Il y a aussi un autre argument. La candidature marocaine s’inscrit pleinement dans la vision défendue par la FIFA ces dernières années: celle d’un football plus ouvert sur le monde, où les grandes compétitions ne sont plus l’apanage des pays historiquement habitués à les organiser. L’élargissement du Mondial 2026 et la place accordée aux différentes confédérations vont dans ce sens.

Et le Maroc a des arguments à faire valoir, aussi bien sur le plan sportif que sur ceux de l’organisation, des infrastructures et du développement.

L’ouverture du bureau africain de la FIFA à Rabat, l’implication de Fouzi Lekjaa dans les différents chantiers et les infrastructures repensées, modernisées ou créées témoignent d’une ambition qui va bien au-delà de la «surprise» marocaine, demi-finaliste du Mondial 2022. Le Royaume veut désormais s’installer durablement comme l’un des principaux hubs du football africain et mondial, capable d’accueillir les plus grandes compétitions internationales.

Grand Stade Hassan II, une enceinte qui voit grand

Et le candidat marocain à l’accueil de la finale a de quoi faire trembler le Santiago Bernabéu et le Camp Nou. À Benslimane, le Maroc érige le Grand Stade Hassan II, une enceinte de 115.000 places appelée à compter parmi les plus grands stades de football au monde. Le chantier avance, loin du vacarme médiatique qui accompagne la bataille autour de la finale. L’objectif est clair: disposer d’une enceinte à la hauteur des exigences du plus grand match du football mondial et capable de rivaliser avec les deux géants espagnols.

Mais le projet ne se résume pas aux tribunes. C’est tout un écosystème qui est pensé autour du stade: espaces adaptés aux besoins d’une compétition de cette dimension, transports, accès et gestion des différents flux de spectateurs.

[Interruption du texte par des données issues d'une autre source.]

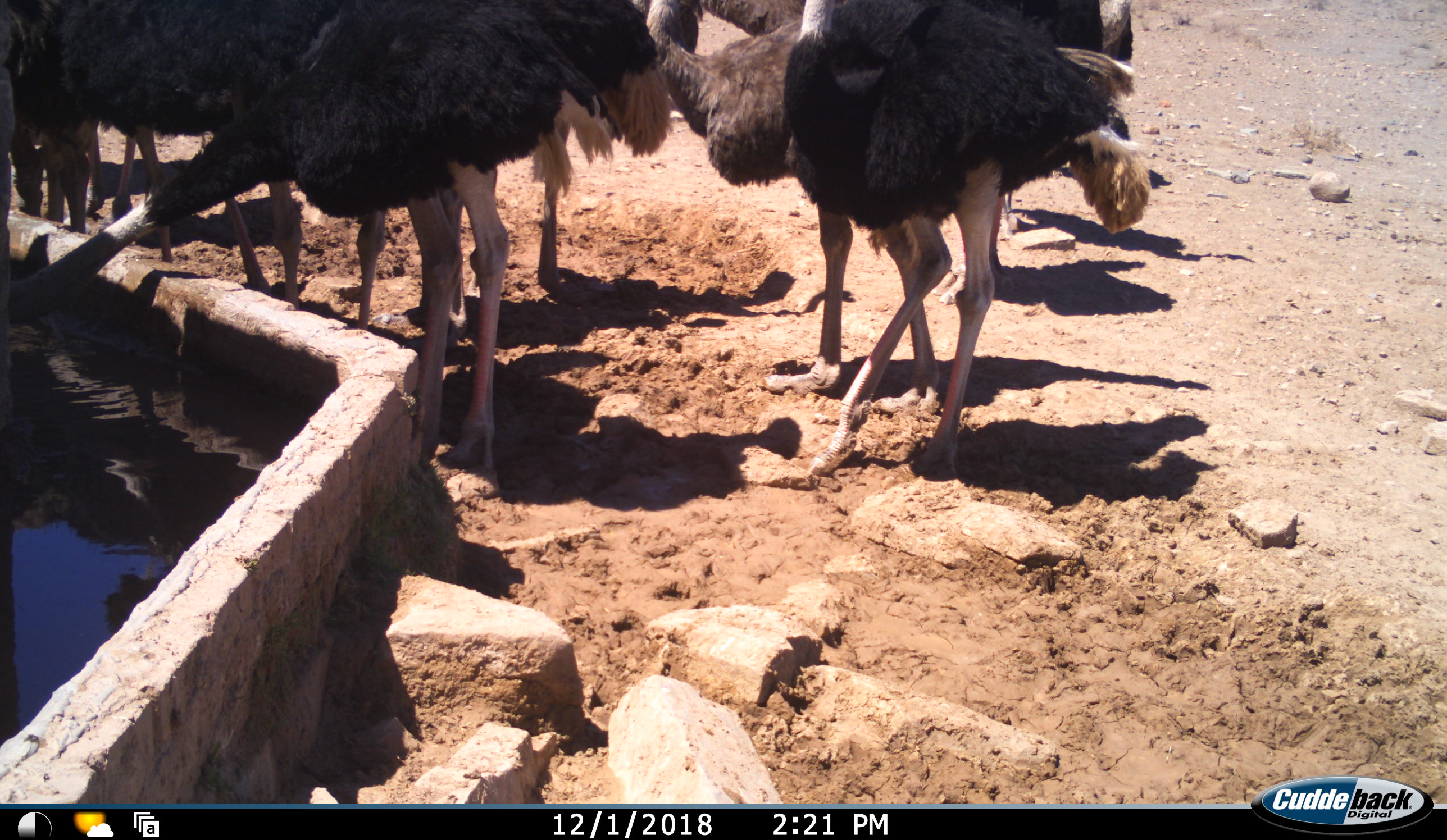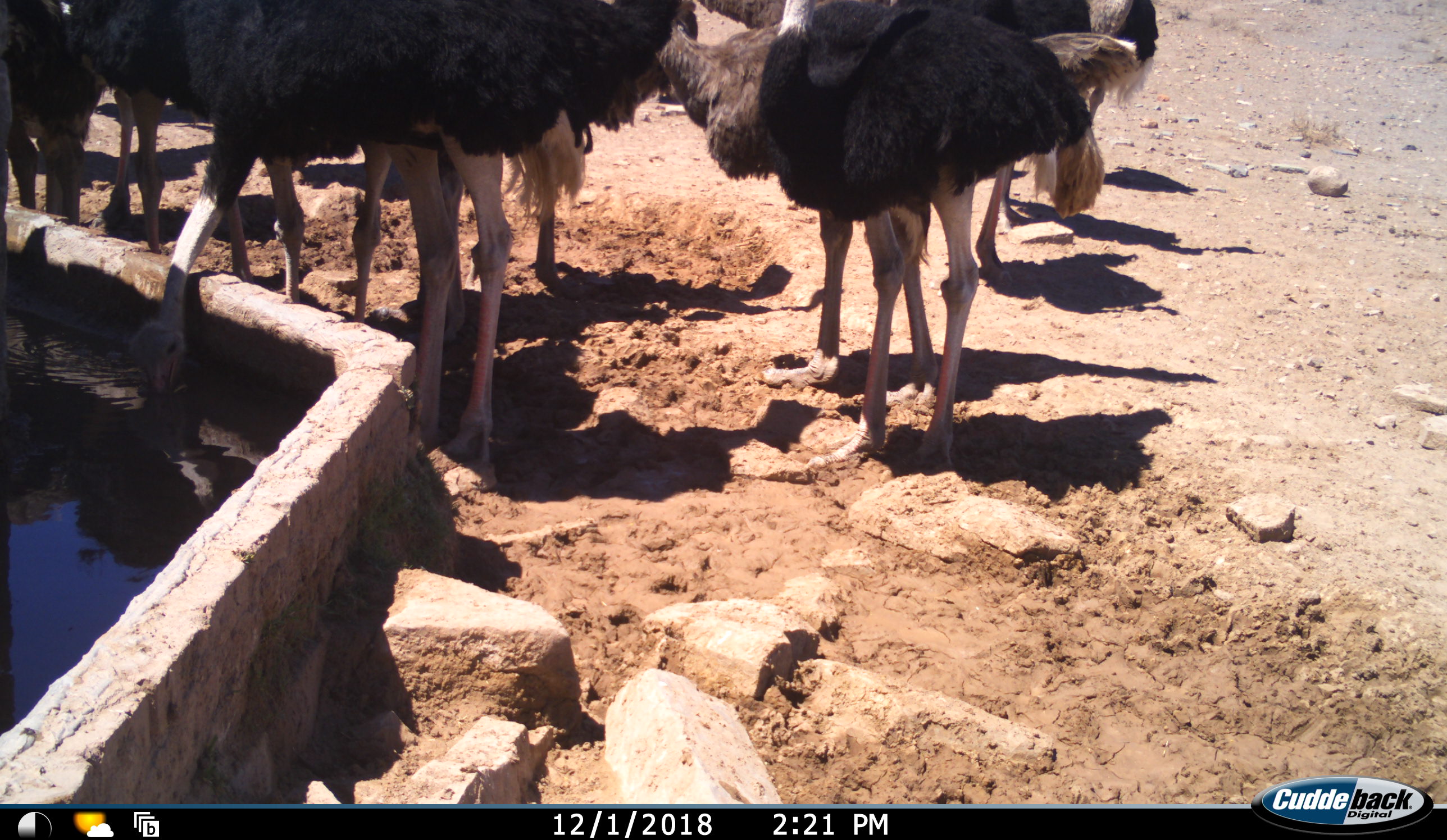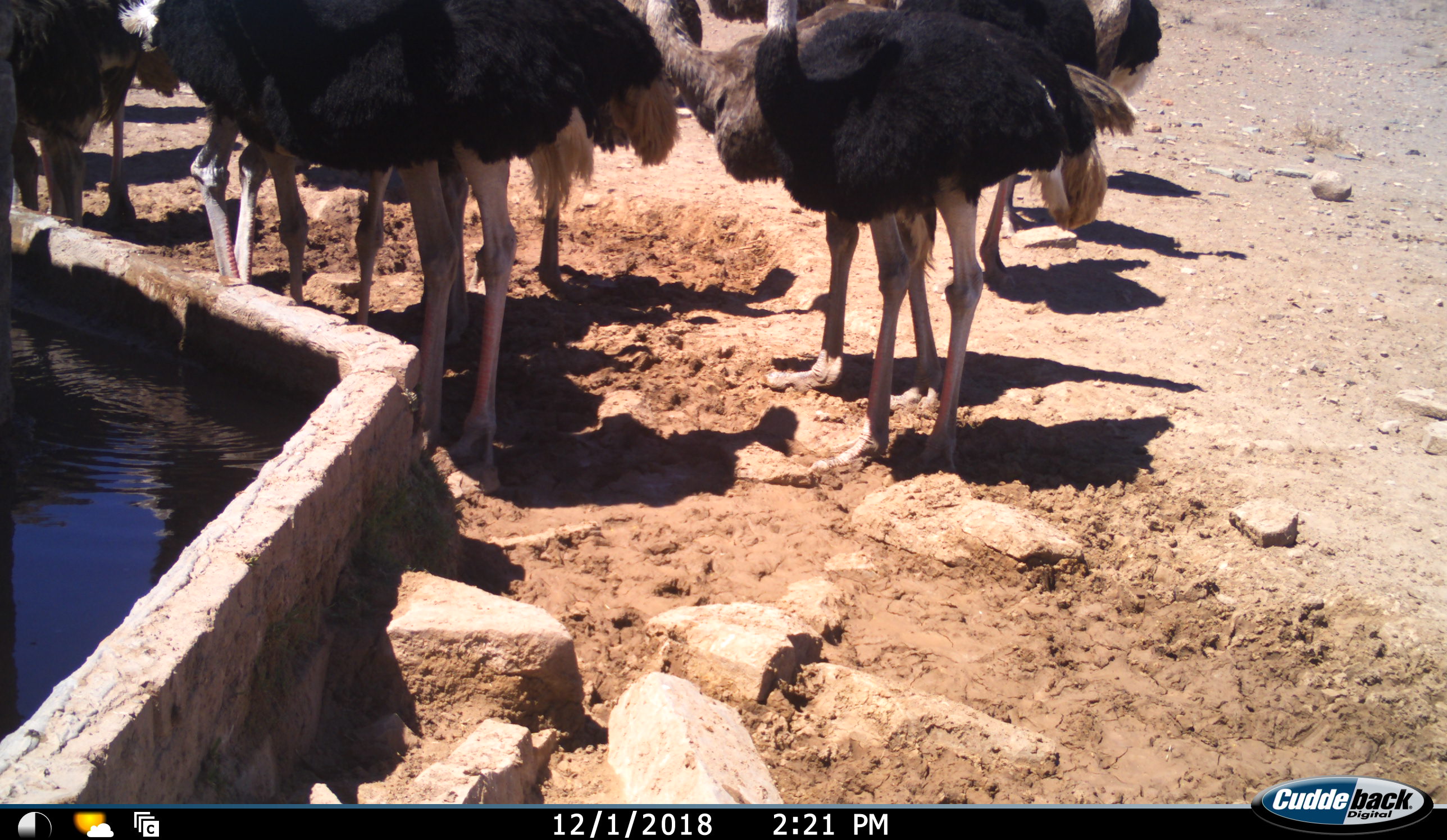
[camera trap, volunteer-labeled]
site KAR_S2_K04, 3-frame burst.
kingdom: Animalia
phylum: Chordata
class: Aves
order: Struthioniformes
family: Struthionidae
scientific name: Struthionidae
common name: ostrich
Ostrich (Struthionidae), count 11-50. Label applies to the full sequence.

Même constat du côté des Skyboxes, ces loges haut de gamme destinées notamment aux invités et partenaires. Le Grand Stade Hassan II doit proposer 2.533 sièges dans cette catégorie, contre 2.371 pour son homologue madrilène.

L’enceinte a également été pensée pour faire face aux aléas climatiques susceptibles de survenir pendant la compétition. Un argument qui prend un relief particulier après les images du Camp Nou prenant l’eau lors de Barça-Feyenoord, pour la première rencontre de Ligue des champions disputée dans l’enceinte rénovée.

Le Santiago Bernabéu n’a pas davantage été épargné. Ses problèmes d’étanchéité ont eux aussi été pointés du doigt à plusieurs reprises, avec des images de certaines parties du stade touchées par d’importantes infiltrations lors de fortes pluies.

Et si le Grand Stade Hassan II fait autant grincer des dents de l’autre côté de la Méditerranée, ce n’est sans doute pas uniquement en raison de ses dimensions ou d’un projet pensé dans ses moindres détails. C’est aussi parce qu’il matérialise une ambition marocaine qui dépasse largement le Mondial 2030. Celle d’un pays qui entend désormais peser davantage dans le football mondial. Mais aussi celle d’un continent qui réclame une place à la hauteur de son poids dans ce sport.

Dans cette logique, voir l’Afrique accueillir une deuxième finale de Coupe du monde, au Maroc, vingt ans après Johannesburg, aurait évidemment tout son sens.